PROBLEM DETAILS
Count the lines in the material below that contain the string "disk", and give only that number.

--- begin RECORDED INFORMATION ---

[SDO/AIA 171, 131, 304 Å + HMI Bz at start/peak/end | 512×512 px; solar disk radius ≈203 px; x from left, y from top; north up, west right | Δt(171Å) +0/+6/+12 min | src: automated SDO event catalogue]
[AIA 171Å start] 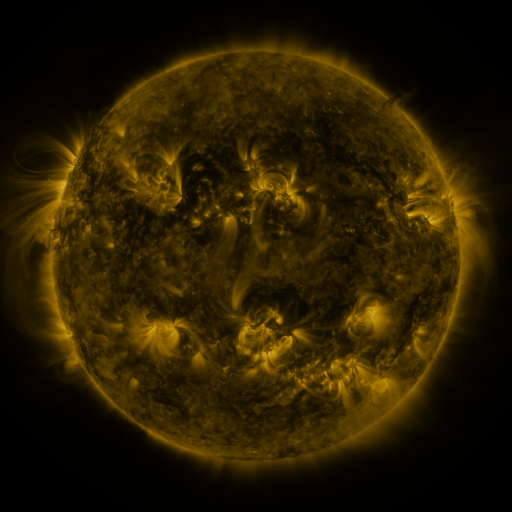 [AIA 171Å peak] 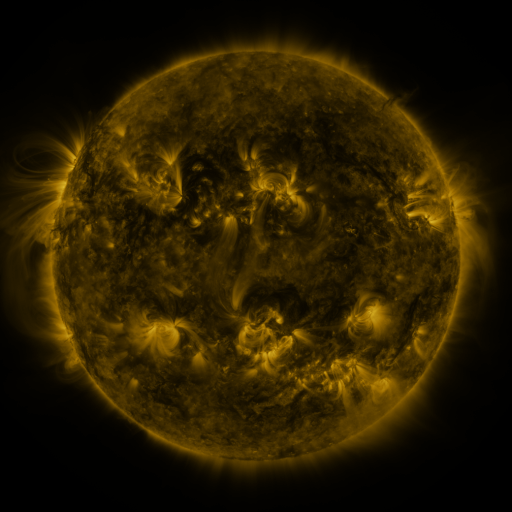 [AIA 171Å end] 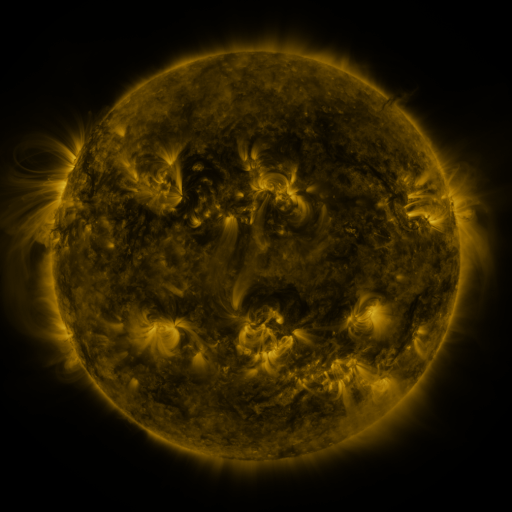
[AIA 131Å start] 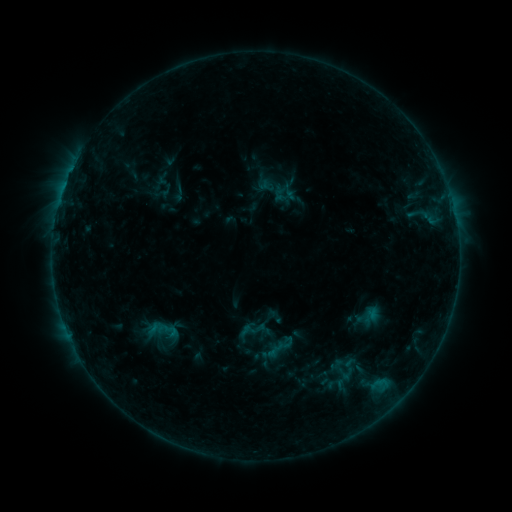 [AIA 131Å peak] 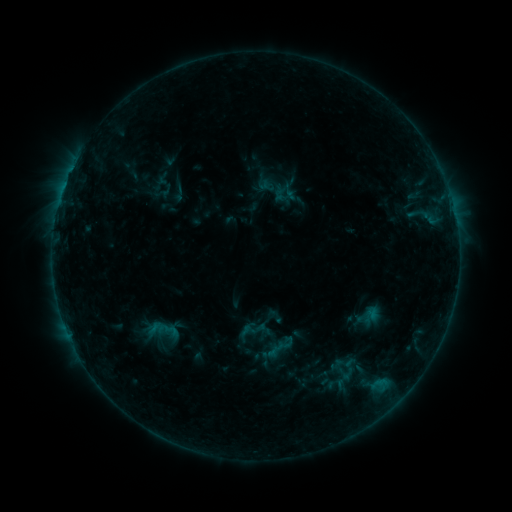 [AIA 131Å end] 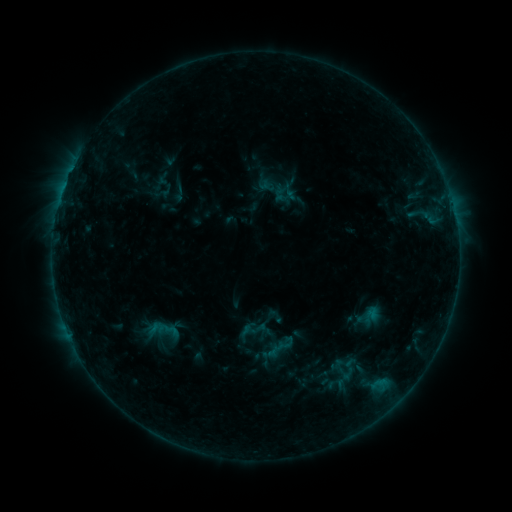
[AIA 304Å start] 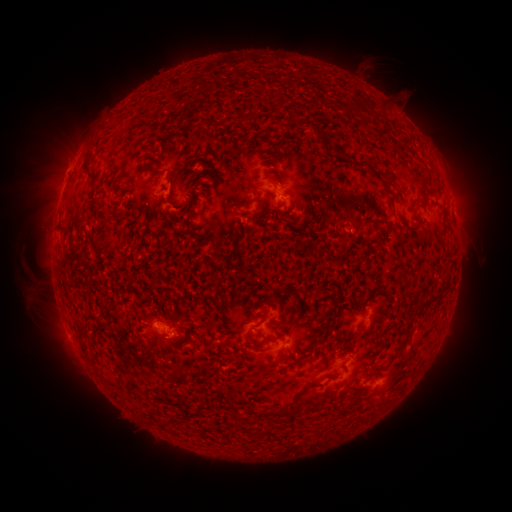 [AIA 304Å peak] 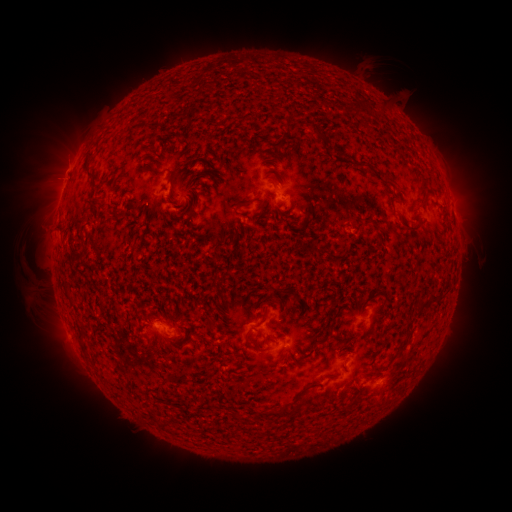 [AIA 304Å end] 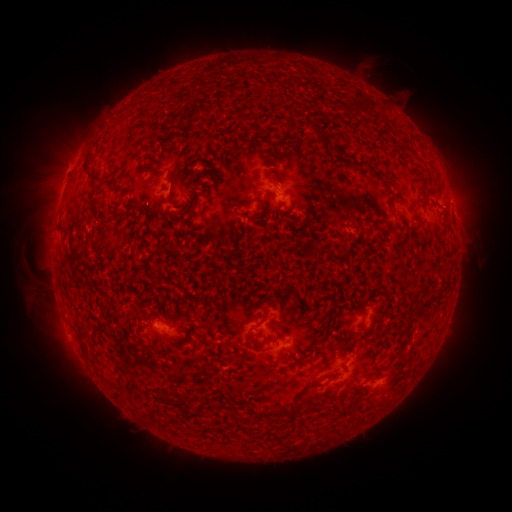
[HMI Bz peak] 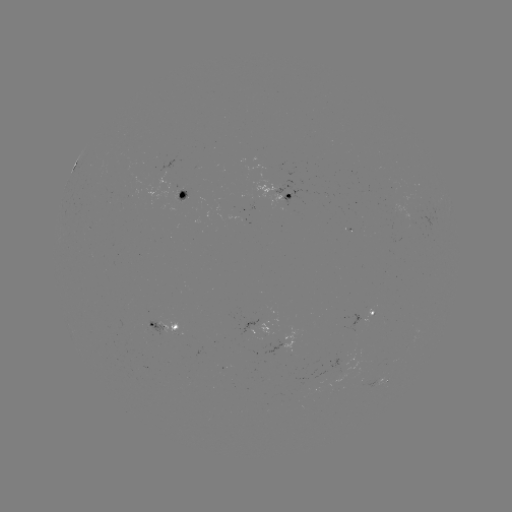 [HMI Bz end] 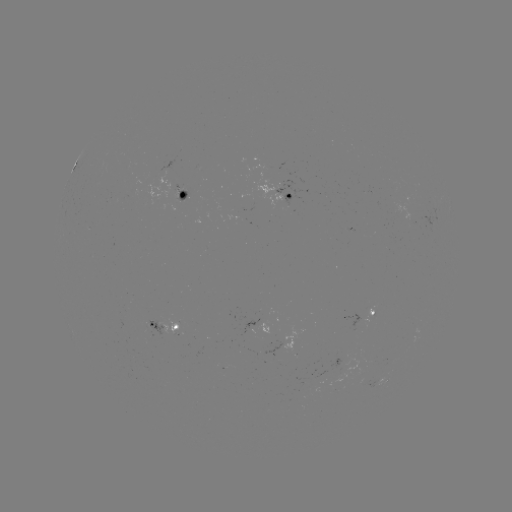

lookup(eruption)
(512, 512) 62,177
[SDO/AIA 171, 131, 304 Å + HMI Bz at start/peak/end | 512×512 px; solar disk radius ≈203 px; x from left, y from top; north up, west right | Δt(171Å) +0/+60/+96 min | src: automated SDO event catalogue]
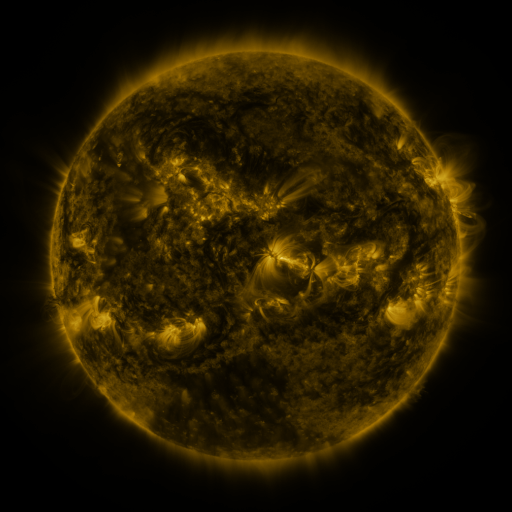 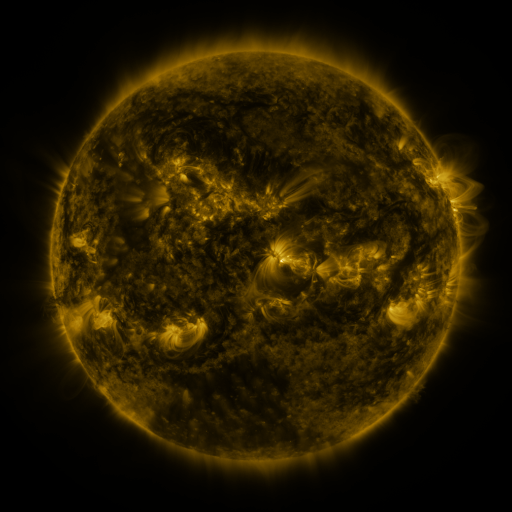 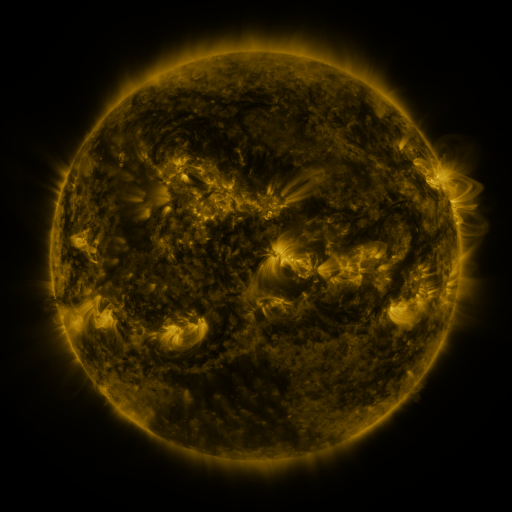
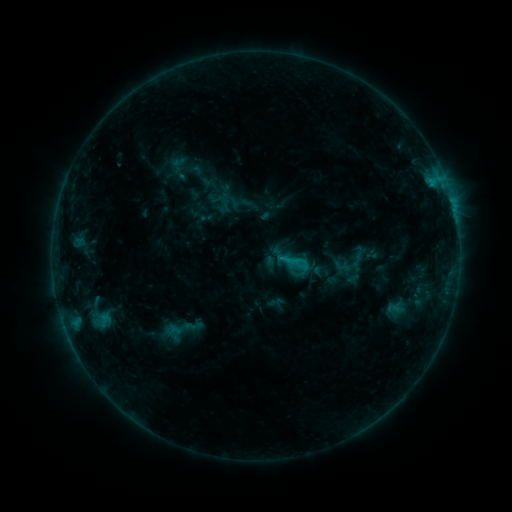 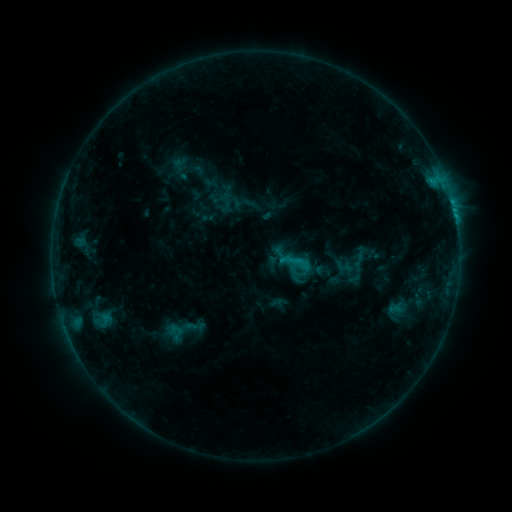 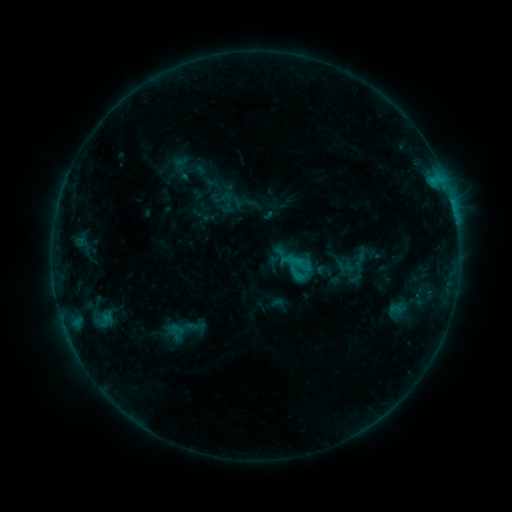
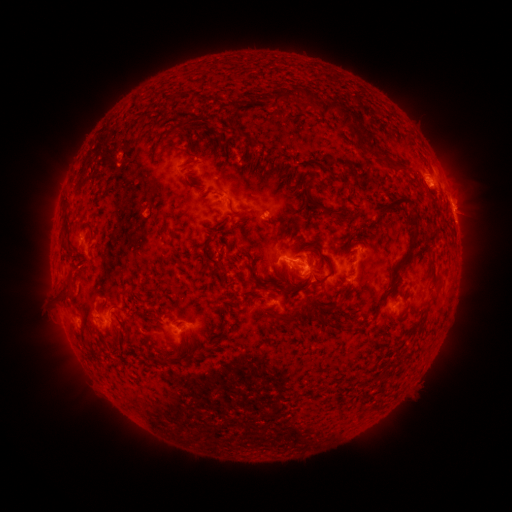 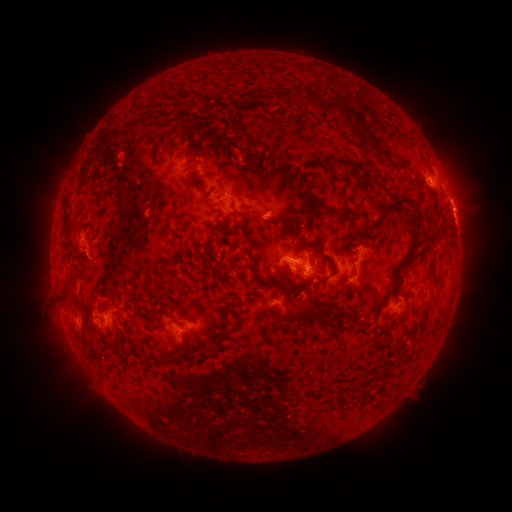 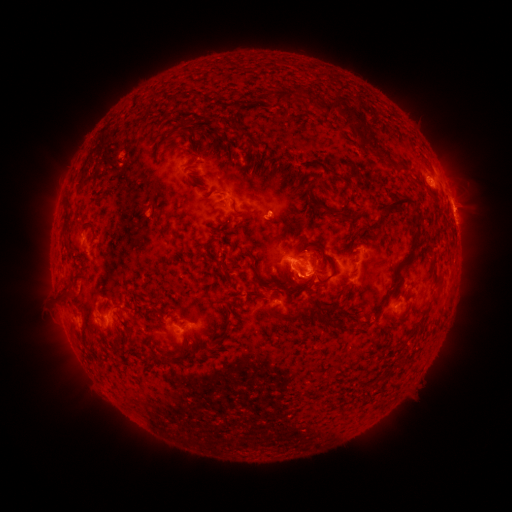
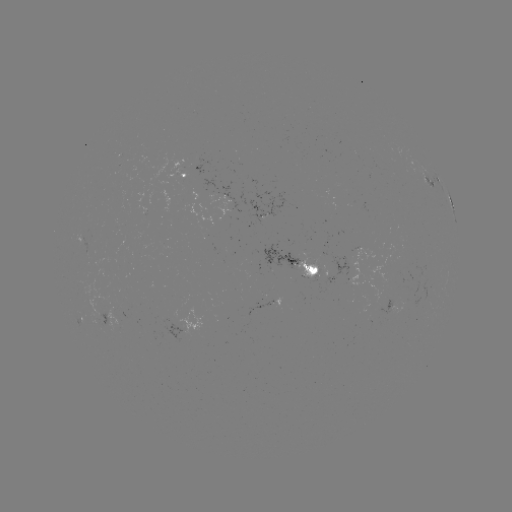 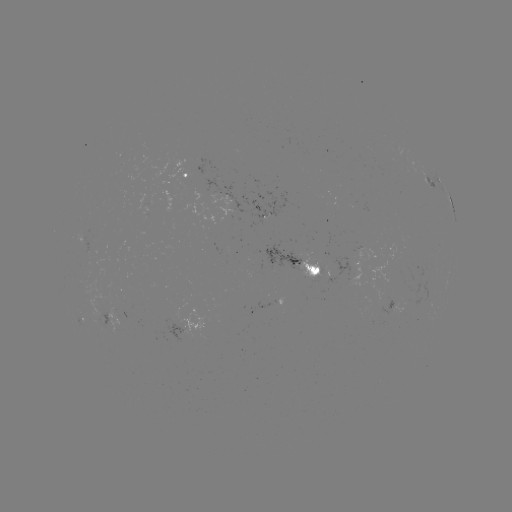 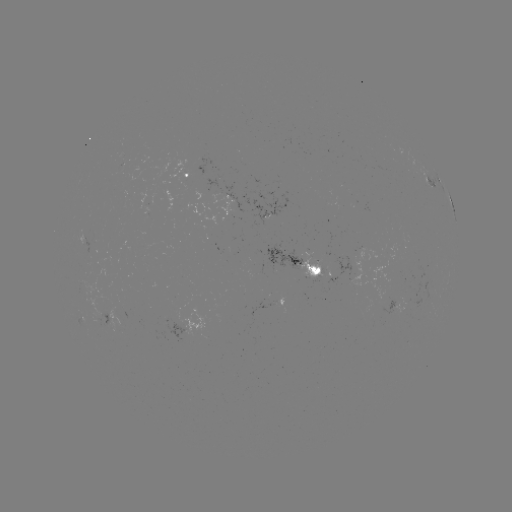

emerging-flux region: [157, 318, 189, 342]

--- end RECORDED INFORMATION ---

OUTPUT BELOW
2